La genética de Charles es la visión de su vida; era mucho más comprensible porque estaba obviamente vinculada a su cuerpo. En su caso, era una búsqueda desenfrenada de lo que algunas de sus fibras neurálgicas habían descrito como creatividad. Sólo le importaba eso. Sentir cómo el esqueleto se conmovía en su elemento. El ruido, luego la nota, después la melodía y, al final, la música que afloraba en su violín ensordecían hasta la visión. Sólo quedaba el tono y su capacidad para activar el resto del cuerpo, incomparablemente mayor que cualquier otro efecto visual. Su línea genética seguía esfumándose al calor de los sentimientos. Nunca había olvidado las últimas palabras de su gran amor de juventud a su petición de volver a encontrarse: «Qué difícil respuesta a tu deseo, más cuando pido al universo que no nos lleve a otra dimensión sin despedirnos. Sabes que estoy casada y tendría que ir a la cita con Felipe».
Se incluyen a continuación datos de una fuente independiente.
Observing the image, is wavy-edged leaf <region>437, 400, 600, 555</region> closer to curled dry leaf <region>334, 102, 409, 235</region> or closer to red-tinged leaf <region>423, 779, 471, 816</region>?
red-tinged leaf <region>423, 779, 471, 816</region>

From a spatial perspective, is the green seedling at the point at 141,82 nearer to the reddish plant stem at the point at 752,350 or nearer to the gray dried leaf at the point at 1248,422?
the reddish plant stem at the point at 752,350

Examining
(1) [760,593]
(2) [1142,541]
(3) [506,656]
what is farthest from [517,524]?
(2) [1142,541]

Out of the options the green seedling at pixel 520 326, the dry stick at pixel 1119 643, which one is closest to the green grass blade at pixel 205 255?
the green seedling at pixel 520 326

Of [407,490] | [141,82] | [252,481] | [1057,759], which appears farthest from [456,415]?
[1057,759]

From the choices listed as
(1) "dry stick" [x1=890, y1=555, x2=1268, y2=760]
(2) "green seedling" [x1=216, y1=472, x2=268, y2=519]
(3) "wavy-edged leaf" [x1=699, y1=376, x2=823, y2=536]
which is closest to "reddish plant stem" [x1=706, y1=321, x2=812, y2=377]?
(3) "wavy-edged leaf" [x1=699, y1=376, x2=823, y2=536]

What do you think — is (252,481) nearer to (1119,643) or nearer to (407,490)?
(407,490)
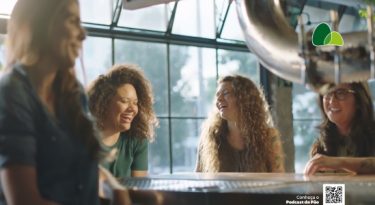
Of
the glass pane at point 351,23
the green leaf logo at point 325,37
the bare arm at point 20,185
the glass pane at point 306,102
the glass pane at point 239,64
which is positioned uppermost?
the glass pane at point 351,23

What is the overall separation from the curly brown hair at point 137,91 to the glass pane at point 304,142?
1.33 feet

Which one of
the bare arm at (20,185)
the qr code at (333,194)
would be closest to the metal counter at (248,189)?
the qr code at (333,194)

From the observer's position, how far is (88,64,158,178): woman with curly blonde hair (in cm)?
179

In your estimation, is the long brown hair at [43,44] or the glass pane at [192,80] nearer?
the long brown hair at [43,44]

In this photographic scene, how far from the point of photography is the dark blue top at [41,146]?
5.27 feet

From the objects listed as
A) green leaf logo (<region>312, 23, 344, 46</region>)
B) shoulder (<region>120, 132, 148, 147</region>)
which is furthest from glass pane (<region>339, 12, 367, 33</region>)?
shoulder (<region>120, 132, 148, 147</region>)

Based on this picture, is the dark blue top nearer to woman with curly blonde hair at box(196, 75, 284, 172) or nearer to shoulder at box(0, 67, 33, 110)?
shoulder at box(0, 67, 33, 110)

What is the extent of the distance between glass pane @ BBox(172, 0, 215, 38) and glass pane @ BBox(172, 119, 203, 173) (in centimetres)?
26

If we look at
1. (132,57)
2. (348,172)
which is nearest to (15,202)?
(132,57)

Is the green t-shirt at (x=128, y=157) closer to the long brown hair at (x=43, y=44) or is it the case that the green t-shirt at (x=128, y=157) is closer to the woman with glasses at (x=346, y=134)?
the long brown hair at (x=43, y=44)

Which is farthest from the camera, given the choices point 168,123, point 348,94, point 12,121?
point 168,123

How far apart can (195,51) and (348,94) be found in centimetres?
46

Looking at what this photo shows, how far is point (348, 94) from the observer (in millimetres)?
1744

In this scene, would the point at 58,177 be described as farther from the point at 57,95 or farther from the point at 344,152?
the point at 344,152
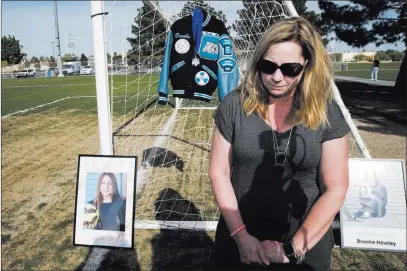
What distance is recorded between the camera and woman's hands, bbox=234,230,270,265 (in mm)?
1682

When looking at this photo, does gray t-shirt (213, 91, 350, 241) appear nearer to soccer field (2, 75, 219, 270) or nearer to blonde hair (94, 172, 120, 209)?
blonde hair (94, 172, 120, 209)

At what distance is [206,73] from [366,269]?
279 centimetres

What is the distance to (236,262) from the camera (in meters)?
1.79

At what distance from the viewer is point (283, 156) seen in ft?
5.40

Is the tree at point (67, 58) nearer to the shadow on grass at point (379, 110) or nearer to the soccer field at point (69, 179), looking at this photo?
the shadow on grass at point (379, 110)

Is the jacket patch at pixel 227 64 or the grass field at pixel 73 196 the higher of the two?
the jacket patch at pixel 227 64

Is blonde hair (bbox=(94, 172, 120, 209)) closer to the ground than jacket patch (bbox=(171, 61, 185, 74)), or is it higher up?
closer to the ground

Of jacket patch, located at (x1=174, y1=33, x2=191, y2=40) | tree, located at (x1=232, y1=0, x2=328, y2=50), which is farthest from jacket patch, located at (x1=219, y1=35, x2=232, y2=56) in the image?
tree, located at (x1=232, y1=0, x2=328, y2=50)

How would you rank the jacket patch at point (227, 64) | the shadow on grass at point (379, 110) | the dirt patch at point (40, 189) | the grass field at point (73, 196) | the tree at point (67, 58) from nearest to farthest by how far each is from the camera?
the grass field at point (73, 196) → the dirt patch at point (40, 189) → the jacket patch at point (227, 64) → the shadow on grass at point (379, 110) → the tree at point (67, 58)

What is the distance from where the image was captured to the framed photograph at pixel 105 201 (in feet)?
8.06

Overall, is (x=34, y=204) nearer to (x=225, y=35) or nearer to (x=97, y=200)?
(x=97, y=200)

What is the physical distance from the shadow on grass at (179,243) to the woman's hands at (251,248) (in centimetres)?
144

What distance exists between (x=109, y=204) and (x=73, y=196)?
277cm

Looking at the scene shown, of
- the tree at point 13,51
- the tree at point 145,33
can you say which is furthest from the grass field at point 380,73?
the tree at point 13,51
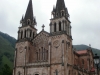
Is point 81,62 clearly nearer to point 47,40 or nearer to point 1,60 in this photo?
point 47,40

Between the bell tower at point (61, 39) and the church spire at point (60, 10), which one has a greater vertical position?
the church spire at point (60, 10)

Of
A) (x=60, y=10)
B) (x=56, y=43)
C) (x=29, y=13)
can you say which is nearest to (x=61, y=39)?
(x=56, y=43)

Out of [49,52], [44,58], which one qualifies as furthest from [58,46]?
[44,58]

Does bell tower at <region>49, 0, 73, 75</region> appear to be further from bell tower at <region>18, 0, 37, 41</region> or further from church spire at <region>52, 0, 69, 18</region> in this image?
bell tower at <region>18, 0, 37, 41</region>

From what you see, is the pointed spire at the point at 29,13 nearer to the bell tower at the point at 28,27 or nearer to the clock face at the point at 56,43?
the bell tower at the point at 28,27

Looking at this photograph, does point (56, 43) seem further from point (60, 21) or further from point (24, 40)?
point (24, 40)

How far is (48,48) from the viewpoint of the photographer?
1652 inches

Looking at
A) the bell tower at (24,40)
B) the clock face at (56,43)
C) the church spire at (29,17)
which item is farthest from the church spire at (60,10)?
the bell tower at (24,40)

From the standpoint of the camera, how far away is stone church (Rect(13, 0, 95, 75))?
3853 cm

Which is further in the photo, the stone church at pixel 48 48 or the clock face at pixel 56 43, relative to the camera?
the clock face at pixel 56 43

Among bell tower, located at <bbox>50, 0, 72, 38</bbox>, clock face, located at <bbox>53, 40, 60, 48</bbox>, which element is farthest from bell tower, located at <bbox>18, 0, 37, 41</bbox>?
clock face, located at <bbox>53, 40, 60, 48</bbox>

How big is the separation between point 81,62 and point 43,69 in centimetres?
1843

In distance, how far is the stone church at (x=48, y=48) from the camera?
126 feet

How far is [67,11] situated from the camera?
1759 inches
Jean Martin era una reproducción exacta de un cuerpo y plasma genético casi idénticos; era muy difícil olvidar sus dientes semiderretidos y las grasas que los años habían acumulado en su cuerpo. Pero daba igual. El cuerpo de Jean Martin hubiera podido ser otro y nadie lo habría notado. En su caso era sencillamente imposible jugar entre su estampa genética y la corporal. Había salido tal y como estaba diseñado. La fecha memorable en su vida fue la ocasión forzada en que pudo acariciar los senos de una mujer que pasaba. Se galvanizaron hasta las partes más minúsculas de su cuerpo, del que era imposible olvidarse porque era muy parecido a su marca de nacimiento. Estaba claro que a Jean Martin le había dado por volar en el espacio primero, asumiendo el rol de ave, y luego atender, sin entenderlas, las clases del maestro Quimet en la Vilella Baixa.